> [SHORT TASK]: Pick out each line in the rows below that contains the word "nose". Copy every such line.

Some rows
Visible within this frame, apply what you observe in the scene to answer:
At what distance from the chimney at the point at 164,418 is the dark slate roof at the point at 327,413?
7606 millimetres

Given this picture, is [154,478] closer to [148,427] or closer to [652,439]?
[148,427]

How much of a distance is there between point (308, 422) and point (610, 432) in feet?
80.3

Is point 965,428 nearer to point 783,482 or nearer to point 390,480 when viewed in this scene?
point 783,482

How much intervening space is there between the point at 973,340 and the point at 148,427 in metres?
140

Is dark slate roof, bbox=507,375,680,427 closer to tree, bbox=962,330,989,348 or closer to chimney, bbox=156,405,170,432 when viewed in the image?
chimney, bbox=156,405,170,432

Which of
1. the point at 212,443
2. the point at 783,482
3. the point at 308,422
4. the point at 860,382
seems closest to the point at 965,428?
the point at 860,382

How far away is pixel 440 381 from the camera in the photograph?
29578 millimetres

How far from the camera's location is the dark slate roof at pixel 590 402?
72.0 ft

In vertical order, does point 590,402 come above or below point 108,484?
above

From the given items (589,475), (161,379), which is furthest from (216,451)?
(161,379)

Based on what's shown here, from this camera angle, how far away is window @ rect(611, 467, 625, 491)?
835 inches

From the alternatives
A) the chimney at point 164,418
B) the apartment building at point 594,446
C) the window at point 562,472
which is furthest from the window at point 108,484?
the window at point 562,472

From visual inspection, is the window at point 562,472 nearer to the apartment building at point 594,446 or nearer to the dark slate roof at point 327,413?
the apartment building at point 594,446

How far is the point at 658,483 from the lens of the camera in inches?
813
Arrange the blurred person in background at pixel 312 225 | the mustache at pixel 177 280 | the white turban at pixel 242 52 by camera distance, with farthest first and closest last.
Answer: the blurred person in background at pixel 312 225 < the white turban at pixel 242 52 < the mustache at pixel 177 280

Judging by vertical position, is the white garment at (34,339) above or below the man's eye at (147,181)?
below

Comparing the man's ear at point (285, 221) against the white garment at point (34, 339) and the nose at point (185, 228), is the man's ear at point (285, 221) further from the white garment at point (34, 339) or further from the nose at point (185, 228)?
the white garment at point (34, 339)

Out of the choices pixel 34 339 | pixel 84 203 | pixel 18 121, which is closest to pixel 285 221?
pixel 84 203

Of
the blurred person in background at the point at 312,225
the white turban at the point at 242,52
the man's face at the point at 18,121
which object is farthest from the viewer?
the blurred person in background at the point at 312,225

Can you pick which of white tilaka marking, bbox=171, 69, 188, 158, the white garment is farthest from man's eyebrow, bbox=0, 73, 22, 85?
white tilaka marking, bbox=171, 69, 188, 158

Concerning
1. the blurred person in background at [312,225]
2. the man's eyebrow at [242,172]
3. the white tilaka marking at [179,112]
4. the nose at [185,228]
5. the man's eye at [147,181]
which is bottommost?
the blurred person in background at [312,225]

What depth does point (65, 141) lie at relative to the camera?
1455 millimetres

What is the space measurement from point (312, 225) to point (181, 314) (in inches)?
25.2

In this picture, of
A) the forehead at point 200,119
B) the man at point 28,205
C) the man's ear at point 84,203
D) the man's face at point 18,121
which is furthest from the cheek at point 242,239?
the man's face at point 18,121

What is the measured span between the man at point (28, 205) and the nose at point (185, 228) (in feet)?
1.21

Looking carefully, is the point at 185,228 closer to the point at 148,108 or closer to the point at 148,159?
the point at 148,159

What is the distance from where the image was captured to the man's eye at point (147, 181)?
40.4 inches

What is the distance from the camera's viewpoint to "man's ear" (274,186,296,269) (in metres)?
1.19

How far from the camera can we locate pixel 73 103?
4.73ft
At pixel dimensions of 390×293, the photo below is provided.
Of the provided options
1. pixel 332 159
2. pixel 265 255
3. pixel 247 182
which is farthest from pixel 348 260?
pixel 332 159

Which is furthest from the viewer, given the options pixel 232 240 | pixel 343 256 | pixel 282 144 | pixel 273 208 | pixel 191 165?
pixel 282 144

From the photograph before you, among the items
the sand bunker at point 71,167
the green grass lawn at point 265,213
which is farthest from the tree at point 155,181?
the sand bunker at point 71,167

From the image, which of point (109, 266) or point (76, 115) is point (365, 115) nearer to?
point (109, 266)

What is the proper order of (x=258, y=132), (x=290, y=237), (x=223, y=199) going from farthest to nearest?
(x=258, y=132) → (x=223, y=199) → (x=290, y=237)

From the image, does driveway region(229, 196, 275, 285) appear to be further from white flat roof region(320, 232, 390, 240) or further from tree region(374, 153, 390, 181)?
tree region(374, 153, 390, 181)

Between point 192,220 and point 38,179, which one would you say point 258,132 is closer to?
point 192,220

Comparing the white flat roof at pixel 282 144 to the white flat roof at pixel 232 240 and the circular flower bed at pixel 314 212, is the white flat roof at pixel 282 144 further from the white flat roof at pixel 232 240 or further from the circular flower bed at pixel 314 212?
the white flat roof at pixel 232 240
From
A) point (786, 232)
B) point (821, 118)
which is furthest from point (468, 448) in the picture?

> [WORKED ANSWER]:
Comparing the man's ear at point (285, 221) against the white garment at point (34, 339) and the nose at point (185, 228), is the man's ear at point (285, 221) further from the white garment at point (34, 339) or further from the nose at point (185, 228)?
4. the nose at [185,228]
What is the measured span between the man at point (28, 205) and the nose at point (185, 228) (in feet)?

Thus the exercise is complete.